Work to be completed:
Lines from the one containing "D. Grybauskaitė: M.Thatcher" through the final line of the data, restated word for word and free of pictures, make up the whole answer.

Data shown:
•••••

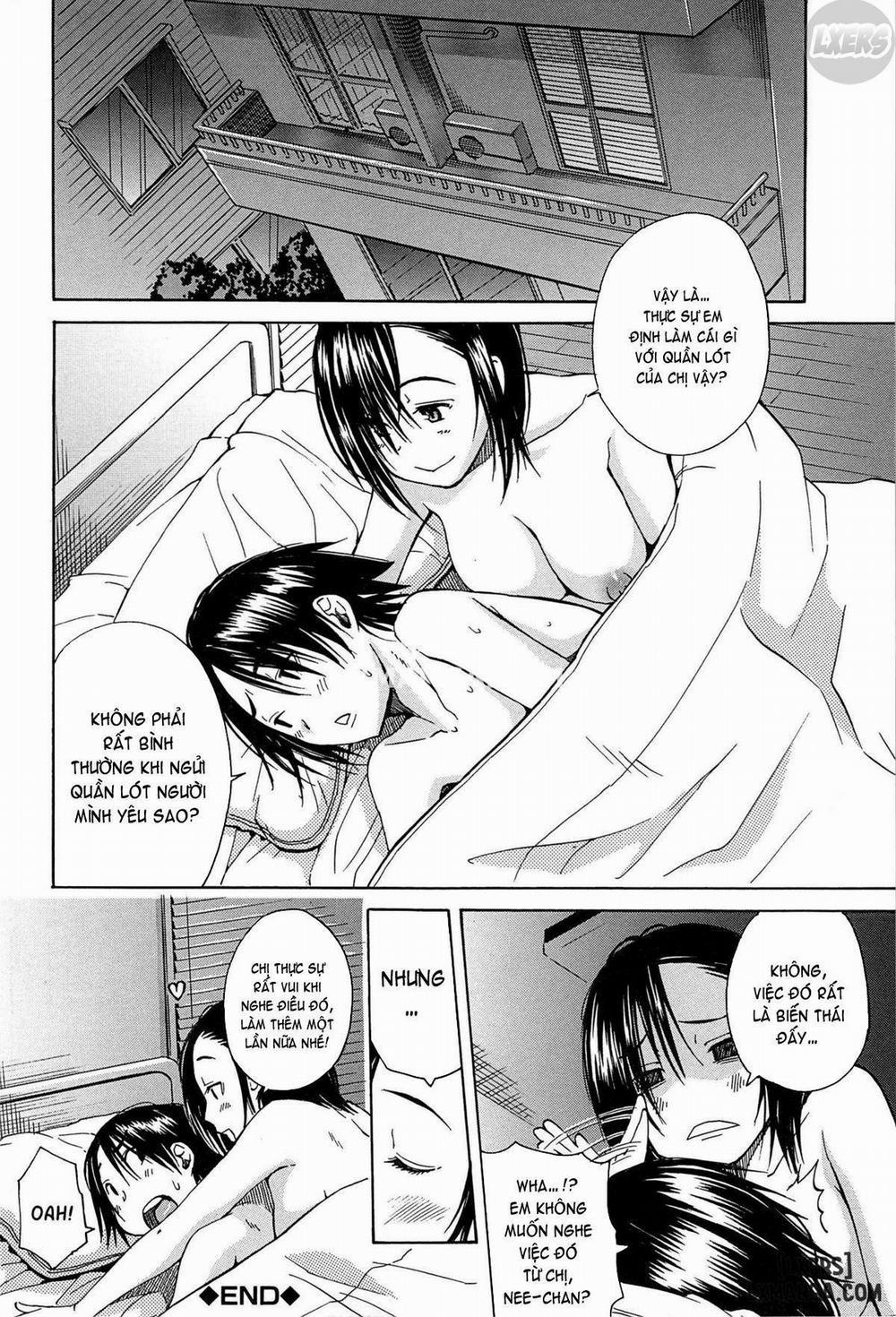 Midare Hajimeta Karada 6 trang 26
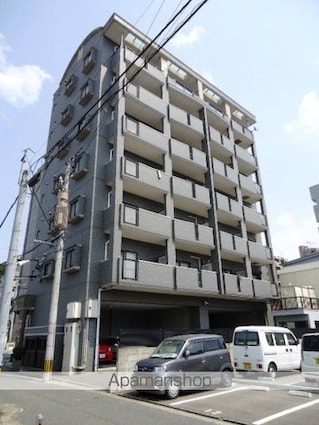 エリタージュ[1DK/31.87m2]の外観1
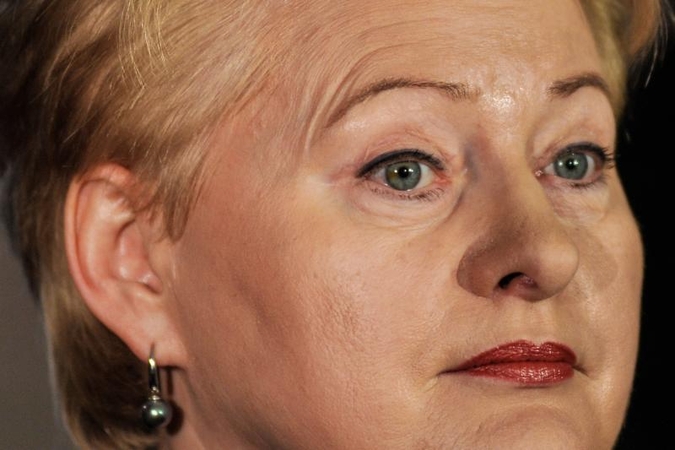D. Grybauskaitė: M.Thatcher buvo reikli, išmintinga ir labai atsakinga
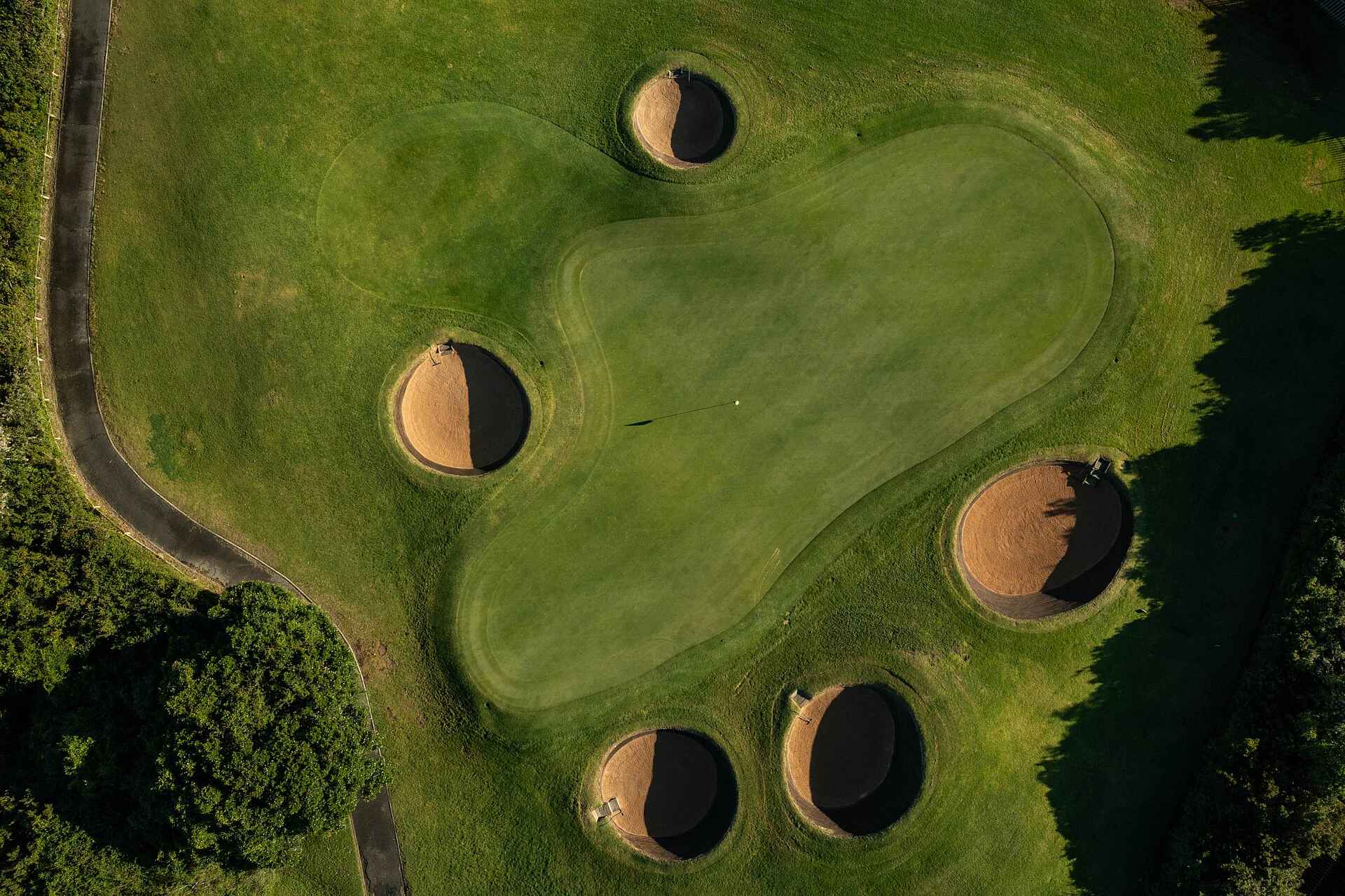 Goose Valley: Golf Course 04 Goose Valley: Golf Course 04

•••••

Task solution:
D. Grybauskaitė: M.Thatcher buvo reikli, išmintinga ir labai atsakinga
 Goose Valley: Golf Course 04 Goose Valley: Golf Course 04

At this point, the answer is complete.